■ Instruction 1: Write out the passage on emergency landing sites from "Though nearest airfield" up to and including "such emergency situations.".

■ Extract provided:
++++++++++++++++++++
Though nearest airfield functionality may be available to some combat aircraft, scenarios can arise during combat missions in which a nearest airfield may not be near enough for the aircraft to reach. For example, an aircraft may become disabled either through enemy fire or through mechanical or equipment failure, and the aircraft may no longer be capable of reaching the nearest airfield. The inventor has recognized and appreciated that in such a situation, the pilot must immediately attend to the task of identifying a suitable landing site for the aircraft, and attention to this task can detrimentally distract the pilot from other important mission tasks or immediate hostile threats. A system that could assist in identifying potential landing sites would benefit the pilot and crew during such emergency situations.

The inventor has recognized that a number of factors must be taken into consideration when seeking an emergency landing site during combat missions. These factors can include without being limited to (1) immediate threats to the crew, (2) location of hostile installations or troops, (3) topography of the land in the vicinity of the aircraft, (4) location of allied installations or troops, (5) flight obstacles (e.g., towers, buildings, wires, and bridges), (6) type of ground cover (e.g., trees, dense vegetation, cleared area, dense cover of large boulders, dense craters or rough terrain), (7) surface water (liquid or frozen), and (8) current status of aircraft operational parameters. The inventor has also recognized that many of these factors are quantifiable and therefore can be processed according to a numerical algorithm to identify to the pilot one or more candidate emergency landing sites. The pilot may, in some implementations, quickly look at the candidate sites and select one for landing the aircraft.
++++++++++++++++++++
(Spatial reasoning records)
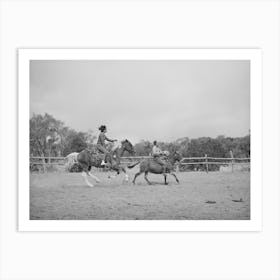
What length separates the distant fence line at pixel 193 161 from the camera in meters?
5.88

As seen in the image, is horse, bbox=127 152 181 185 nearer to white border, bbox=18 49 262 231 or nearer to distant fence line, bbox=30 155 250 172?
distant fence line, bbox=30 155 250 172

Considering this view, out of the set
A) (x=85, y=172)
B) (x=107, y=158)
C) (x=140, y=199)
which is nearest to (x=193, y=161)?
(x=140, y=199)

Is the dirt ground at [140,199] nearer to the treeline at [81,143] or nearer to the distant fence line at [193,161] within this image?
the distant fence line at [193,161]

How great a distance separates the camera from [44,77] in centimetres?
591

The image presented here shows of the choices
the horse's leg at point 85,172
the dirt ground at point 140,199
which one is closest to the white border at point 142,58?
the dirt ground at point 140,199

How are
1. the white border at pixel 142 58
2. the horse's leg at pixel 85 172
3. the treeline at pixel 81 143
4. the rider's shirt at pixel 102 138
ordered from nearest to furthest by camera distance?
the white border at pixel 142 58 < the treeline at pixel 81 143 < the rider's shirt at pixel 102 138 < the horse's leg at pixel 85 172

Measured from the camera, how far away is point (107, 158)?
20.4 ft

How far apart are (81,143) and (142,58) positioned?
1.48 metres

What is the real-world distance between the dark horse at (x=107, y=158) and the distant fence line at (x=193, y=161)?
0.11m
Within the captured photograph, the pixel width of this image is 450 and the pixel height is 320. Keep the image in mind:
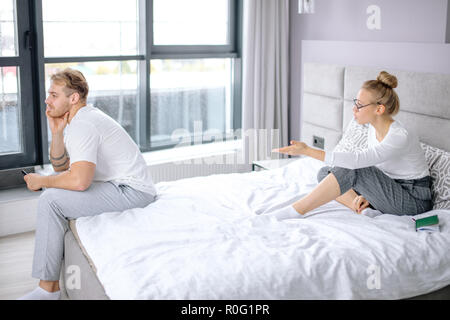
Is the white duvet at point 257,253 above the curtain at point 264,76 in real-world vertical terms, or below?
below

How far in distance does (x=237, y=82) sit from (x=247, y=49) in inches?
18.2

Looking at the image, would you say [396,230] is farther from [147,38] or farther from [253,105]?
[147,38]

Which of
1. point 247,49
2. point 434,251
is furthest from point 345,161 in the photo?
point 247,49

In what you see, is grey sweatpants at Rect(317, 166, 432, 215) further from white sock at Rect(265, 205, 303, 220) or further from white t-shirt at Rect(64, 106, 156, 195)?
white t-shirt at Rect(64, 106, 156, 195)

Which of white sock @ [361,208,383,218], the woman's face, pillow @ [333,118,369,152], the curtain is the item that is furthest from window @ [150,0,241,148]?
white sock @ [361,208,383,218]

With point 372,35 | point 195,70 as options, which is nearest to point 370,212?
point 372,35

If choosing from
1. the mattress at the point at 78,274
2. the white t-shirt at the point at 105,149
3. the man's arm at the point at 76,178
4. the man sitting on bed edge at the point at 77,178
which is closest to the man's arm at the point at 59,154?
the man sitting on bed edge at the point at 77,178

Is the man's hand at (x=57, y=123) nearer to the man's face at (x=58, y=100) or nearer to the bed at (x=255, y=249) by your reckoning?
the man's face at (x=58, y=100)

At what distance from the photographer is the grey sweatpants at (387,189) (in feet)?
8.91

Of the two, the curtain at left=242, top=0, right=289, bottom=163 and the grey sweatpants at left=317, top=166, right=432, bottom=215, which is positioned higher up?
the curtain at left=242, top=0, right=289, bottom=163

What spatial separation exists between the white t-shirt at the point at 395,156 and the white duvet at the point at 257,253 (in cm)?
25

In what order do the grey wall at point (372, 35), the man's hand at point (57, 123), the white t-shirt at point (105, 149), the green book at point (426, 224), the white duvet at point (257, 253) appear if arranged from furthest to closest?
the grey wall at point (372, 35), the man's hand at point (57, 123), the white t-shirt at point (105, 149), the green book at point (426, 224), the white duvet at point (257, 253)

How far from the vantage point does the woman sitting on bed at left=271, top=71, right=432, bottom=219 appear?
2688 millimetres

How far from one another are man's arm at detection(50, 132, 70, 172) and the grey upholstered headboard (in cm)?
190
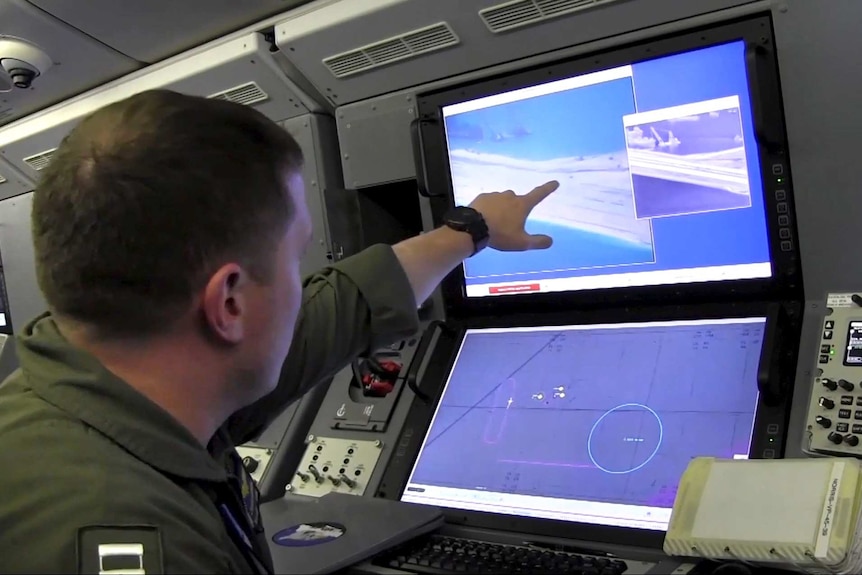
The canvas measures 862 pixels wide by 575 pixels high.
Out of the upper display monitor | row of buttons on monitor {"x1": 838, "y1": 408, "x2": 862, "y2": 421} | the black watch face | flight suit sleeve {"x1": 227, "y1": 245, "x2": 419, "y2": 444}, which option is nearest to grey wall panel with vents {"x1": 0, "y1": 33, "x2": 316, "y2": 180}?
the upper display monitor

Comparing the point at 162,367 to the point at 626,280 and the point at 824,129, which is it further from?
the point at 824,129

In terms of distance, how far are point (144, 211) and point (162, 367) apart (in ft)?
0.81

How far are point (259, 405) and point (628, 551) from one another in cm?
90

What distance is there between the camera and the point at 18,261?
4340mm

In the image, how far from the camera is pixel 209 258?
3.93ft

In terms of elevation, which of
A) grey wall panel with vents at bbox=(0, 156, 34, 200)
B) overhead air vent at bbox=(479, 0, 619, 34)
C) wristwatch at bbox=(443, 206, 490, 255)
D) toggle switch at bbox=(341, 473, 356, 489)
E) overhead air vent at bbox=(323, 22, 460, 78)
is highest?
grey wall panel with vents at bbox=(0, 156, 34, 200)

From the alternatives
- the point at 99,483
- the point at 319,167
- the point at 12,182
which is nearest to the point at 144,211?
the point at 99,483

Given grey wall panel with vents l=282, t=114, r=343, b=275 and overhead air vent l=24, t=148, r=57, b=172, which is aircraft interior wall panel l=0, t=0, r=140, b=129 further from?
grey wall panel with vents l=282, t=114, r=343, b=275

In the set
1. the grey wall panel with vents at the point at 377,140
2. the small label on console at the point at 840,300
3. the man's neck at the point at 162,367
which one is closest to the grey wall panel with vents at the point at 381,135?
the grey wall panel with vents at the point at 377,140

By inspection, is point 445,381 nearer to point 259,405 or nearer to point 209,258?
point 259,405

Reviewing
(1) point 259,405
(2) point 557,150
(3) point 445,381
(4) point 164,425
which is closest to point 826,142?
(2) point 557,150

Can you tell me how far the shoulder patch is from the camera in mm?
968

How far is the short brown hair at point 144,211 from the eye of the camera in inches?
45.0

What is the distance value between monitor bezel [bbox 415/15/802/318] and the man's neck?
1389mm
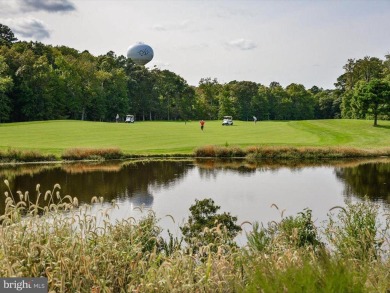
++++++++++++++++++++
■ Instruction 2: In the records, from the line with "Can you tell" up to and including the last line of the records, swap "camera" for "lens" and leave everything else unchanged. Give only those lines, without the pictures.

■ Correct answer 1:
Though nearest airfield functionality may be available to some combat aircraft, scenarios can arise during combat missions in which a nearest airfield may not be near enough for the aircraft to reach. For example, an aircraft may become disabled either through enemy fire or through mechanical or equipment failure, and the aircraft may no longer be capable of reaching the nearest airfield. The inventor has recognized and appreciated that in such a situation, the pilot must immediately attend to the task of identifying a suitable landing site for the aircraft, and attention to this task can detrimentally distract the pilot from other important mission tasks or immediate hostile threats. A system that could assist in identifying potential landing sites would benefit the pilot and crew during such emergency situations.

■ Correct answer 2:
Can you tell me how far the shoulder patch is from the lens in mm?
968

How far is the short brown hair at point 144,211 from the eye of the lens in inches?
45.0

What is the distance value between monitor bezel [bbox 415/15/802/318] and the man's neck?
1389mm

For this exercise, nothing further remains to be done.